Une saisie d’images chez Pellerin en 1815
Jean-Charles Pellerin, le fondateur de l’imagerie d’Épinal, est certainement l’imprimeur de province, qui sert le mieux la propagande impériale. De 1809 à 1814, il édite 38 titres à la gloire de l’Empire : portraits de la famille impériale, scènes et héros magnifiés des guerres impériales mais aussi des feuilles de soldats à découper, Hussards, Chasseurs, Infanterie, Grenadiers, Cuirassiers, Dragons…
Cette implication de Jean-Charles Pellerin dans la diffusion de feuilles de propagande napoléonienne le place, au moment de la Restauration de la monarchie en 1815, dans une situation inconfortable. Il est dénoncé en juin 1815 auprès du préfet de Saône-et-Loire par un client de Châlon-sur-Saône qui l’accuse de lui avoir livré un certain nombre d’images prohibées. Quelques jours plus tard, le 5 juillet, la maison Pellerin, logement, atelier et boutique compris, est cernée et perquisitionnée de la cave au grenier. Plusieurs centaines d’images de l’armée impériale sont saisies mais toutes avaient été caviardées, c’est-à-dire que les aigles et autres signes impériaux ont été recouverts de noir sur les feuilles imprimées tandis que les bois étaient échoppés. En revanche quelques taille-douce éditées à Paris par Noël frères, et parmi elles le portrait de Napoléon Ier, sont retrouvées dans la chambre de Marguerite, la fille de la famille. Jean-Charles Pellerin écrit - mais trop tard - à ses clients, les priant de faire disparaître des images le moindre signe du gouvernement de Bonaparte ou de les supprimer de la vente. Les clients de Pellerin sont perquisitionnés à leur tour et de nombreuses images sont saisies à Troyes, Besançon, Amiens, Langres, Annonay…
Jean-Charles Pellerin est jugé et condamné en février 1817 à quatre mois de prison, à 600 francs d’amende et à régler les frais du procès. Il fait appel et obtient la grâce du Roi pour une remise de peine, laissant à sa charge l’amende et les frais de procès.

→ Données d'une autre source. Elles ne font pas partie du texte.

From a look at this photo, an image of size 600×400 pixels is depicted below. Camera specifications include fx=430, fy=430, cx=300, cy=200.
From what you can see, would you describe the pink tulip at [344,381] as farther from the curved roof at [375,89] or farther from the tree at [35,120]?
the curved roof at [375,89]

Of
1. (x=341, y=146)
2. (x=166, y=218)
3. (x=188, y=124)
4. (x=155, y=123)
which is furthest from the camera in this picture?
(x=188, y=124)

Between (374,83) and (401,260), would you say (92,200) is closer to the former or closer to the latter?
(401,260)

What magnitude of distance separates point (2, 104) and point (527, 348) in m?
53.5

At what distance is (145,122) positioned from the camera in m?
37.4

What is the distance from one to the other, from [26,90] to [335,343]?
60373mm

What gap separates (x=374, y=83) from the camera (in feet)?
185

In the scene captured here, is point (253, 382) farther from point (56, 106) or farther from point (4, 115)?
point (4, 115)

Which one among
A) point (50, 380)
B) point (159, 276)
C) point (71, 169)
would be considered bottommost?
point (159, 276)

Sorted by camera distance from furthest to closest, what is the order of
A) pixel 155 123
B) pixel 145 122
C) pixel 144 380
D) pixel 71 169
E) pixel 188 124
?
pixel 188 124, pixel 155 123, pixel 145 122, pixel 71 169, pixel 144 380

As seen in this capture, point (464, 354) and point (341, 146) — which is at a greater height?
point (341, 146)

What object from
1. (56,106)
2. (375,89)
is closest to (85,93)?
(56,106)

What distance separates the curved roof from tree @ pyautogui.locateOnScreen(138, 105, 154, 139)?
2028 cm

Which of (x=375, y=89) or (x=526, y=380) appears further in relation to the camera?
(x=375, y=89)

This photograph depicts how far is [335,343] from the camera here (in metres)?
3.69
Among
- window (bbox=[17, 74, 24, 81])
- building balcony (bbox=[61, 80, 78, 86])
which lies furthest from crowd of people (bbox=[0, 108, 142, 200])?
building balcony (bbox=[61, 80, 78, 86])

Nous devons avouer que cette saisie est une chance… Grâce à elle, le catalogue de vente des images proposé par la fabrique de Pellerin, établi en 1814, est réquisitionné. Il nous apporte aujourd’hui une photographie de la production de l’imagerie, il nous renseigne aussi sur les choix de l’imprimeur. Les commandes des clients de Pellerin saisies avec les images nous permettent de déterminer avec précision l’aire géographique dans laquelle l’imagier diffuse ses images, avec qui il travaille... Enfin le Musée de l’Image conserve la totalité des feuilles napoléoniennes produites par Pellerin avant 1815, les seules existantes dans les collections publiques.